TESTO ESTRATTO
+++
IN UNA CONFERENZA stampa a meno di un’ora dall’accaduto, Blaha ha accusato «i progressisti del paese» e «i media liberali» di essere corresponsabili. Un riferimento al principale partito d’opposizione, Slovacchia Progressista e ai media non filogovernativi. Slovacchia Progressista ha annullato una nuova manifestazione prevista nella serata di ieri, ma le accuse lanciate da Blaha non sono estemporanee. Il governo slovacco sta per presentare al voto parlamentare una riforma dei media che prevede lo scioglimento della radiotelevisione di Stato, Rtvs. Il testo prevede la creazione ex novo di un Consiglio dei media, i cui nove membri saranno nominati dal parlamento, responsabile di scegliere il direttore del nuovo media pubblico. Un’ingerenza politica sulla libertà di stampa che ricalca quella di Viktor Orbán in Ungheria.

Il premier slovacco Robert Fico @Ap

LA FIGURA di Robert Fico ha caratterizzato l’intera storia politica di un paese divenuto indipendente nel 1993, con la dissoluzione della Cecoslovacchia. In quella neonata Slovacchia, il trentenne Fico diviene parlamentare dell’Sdl’, oggi disciolta formazione di sinistra, erede dell’ex partito comunista slovacco.
+++
Domande spaziali legate alle immagini
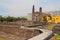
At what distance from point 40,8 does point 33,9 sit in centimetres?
136

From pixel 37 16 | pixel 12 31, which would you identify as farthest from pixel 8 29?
pixel 37 16

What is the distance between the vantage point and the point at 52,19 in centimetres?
3106

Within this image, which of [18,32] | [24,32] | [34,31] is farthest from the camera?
[18,32]

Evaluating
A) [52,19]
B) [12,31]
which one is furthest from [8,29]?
[52,19]

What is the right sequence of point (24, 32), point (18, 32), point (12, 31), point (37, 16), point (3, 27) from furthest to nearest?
point (37, 16)
point (3, 27)
point (12, 31)
point (18, 32)
point (24, 32)

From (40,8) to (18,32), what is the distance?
37.3 feet

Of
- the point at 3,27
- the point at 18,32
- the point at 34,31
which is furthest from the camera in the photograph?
the point at 3,27

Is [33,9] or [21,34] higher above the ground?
[33,9]

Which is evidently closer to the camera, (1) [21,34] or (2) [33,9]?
(1) [21,34]

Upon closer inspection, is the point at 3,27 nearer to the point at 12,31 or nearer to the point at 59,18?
the point at 12,31

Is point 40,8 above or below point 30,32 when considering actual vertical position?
above

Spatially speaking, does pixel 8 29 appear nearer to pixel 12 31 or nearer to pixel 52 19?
pixel 12 31

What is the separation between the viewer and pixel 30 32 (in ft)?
53.3

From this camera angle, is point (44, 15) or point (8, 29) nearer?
point (8, 29)
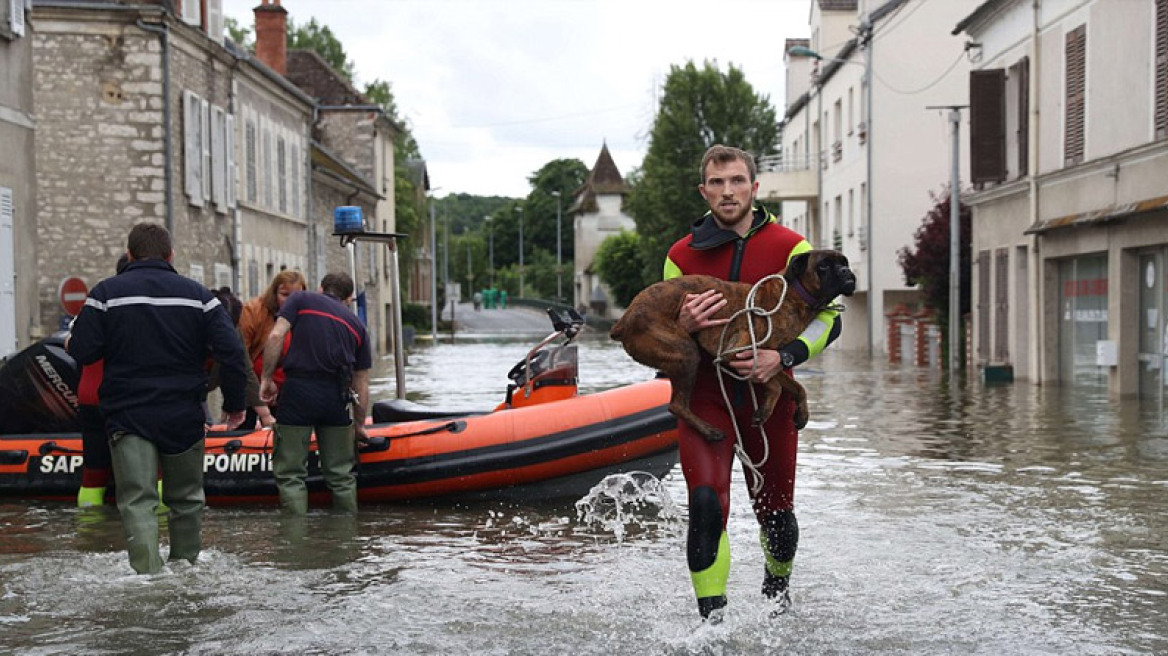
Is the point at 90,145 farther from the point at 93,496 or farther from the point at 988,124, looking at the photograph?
the point at 93,496

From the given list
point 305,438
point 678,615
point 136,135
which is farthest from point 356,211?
point 136,135

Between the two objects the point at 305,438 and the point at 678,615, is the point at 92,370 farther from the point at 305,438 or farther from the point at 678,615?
the point at 678,615

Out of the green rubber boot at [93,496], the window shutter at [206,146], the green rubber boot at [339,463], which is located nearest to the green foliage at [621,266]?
the window shutter at [206,146]

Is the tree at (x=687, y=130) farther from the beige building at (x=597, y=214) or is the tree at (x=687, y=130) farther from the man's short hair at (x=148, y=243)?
the man's short hair at (x=148, y=243)

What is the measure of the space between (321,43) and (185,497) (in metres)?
63.8

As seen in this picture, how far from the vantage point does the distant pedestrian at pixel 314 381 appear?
9.40 meters

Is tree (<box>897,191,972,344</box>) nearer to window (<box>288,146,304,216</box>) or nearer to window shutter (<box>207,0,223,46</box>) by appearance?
window (<box>288,146,304,216</box>)

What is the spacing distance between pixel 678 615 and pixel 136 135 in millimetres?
20295

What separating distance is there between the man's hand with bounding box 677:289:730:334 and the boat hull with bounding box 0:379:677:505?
4.37m

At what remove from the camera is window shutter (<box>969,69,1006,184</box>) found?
25969mm

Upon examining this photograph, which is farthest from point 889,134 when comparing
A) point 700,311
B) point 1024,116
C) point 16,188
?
point 700,311

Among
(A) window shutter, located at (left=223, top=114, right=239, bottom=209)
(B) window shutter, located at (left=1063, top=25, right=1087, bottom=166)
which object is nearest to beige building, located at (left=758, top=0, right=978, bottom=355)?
(B) window shutter, located at (left=1063, top=25, right=1087, bottom=166)

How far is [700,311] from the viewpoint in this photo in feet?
18.2

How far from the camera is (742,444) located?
580 centimetres
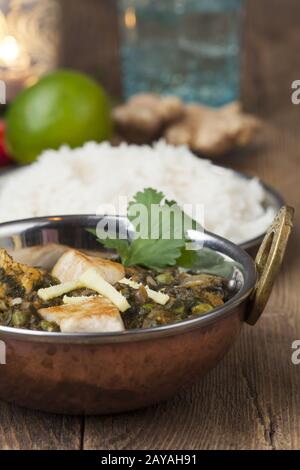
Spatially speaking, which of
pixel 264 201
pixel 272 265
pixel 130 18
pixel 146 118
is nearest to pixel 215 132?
pixel 146 118

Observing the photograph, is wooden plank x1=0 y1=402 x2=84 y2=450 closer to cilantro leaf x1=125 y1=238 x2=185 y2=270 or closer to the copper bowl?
the copper bowl

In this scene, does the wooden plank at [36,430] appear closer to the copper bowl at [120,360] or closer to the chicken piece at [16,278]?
the copper bowl at [120,360]

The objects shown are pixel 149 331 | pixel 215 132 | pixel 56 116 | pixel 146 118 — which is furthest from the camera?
pixel 146 118

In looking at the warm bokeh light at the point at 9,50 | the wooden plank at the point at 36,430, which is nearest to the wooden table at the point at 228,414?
the wooden plank at the point at 36,430

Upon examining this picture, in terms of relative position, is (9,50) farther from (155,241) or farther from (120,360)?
(120,360)

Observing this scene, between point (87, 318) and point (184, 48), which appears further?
point (184, 48)

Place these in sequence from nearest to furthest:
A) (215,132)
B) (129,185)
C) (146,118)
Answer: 1. (129,185)
2. (215,132)
3. (146,118)

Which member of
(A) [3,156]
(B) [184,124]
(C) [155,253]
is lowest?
(A) [3,156]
+++
ESERCIZI PROPOSTI
1. Trascrivi il passo del brano sulla politica slovacca che va da "LA FIGURA di" a "partito comunista slovacco.", estremi inclusi.
2. Rispondi alle domande sul brano sulla politica slovacca:
(a) Qual è il principale partito d'opposizione a cui si riferiscono le accuse di Blaha?
(b) Quanti membri avrà il nuovo Consiglio dei media?
(c) In quale anno il paese è divenuto indipendente?
L'elenco non ha alcun ruolo in queste consegne.

SOLUZIONI COMMENTATE
1.
LA FIGURA di Robert Fico ha caratterizzato l’intera storia politica di un paese divenuto indipendente nel 1993, con la dissoluzione della Cecoslovacchia. In quella neonata Slovacchia, il trentenne Fico diviene parlamentare dell’Sdl’, oggi disciolta formazione di sinistra, erede dell’ex partito comunista slovacco.

2.
(a) Slovacchia Progressista.
(b) Nove.
(c) Nel 1993.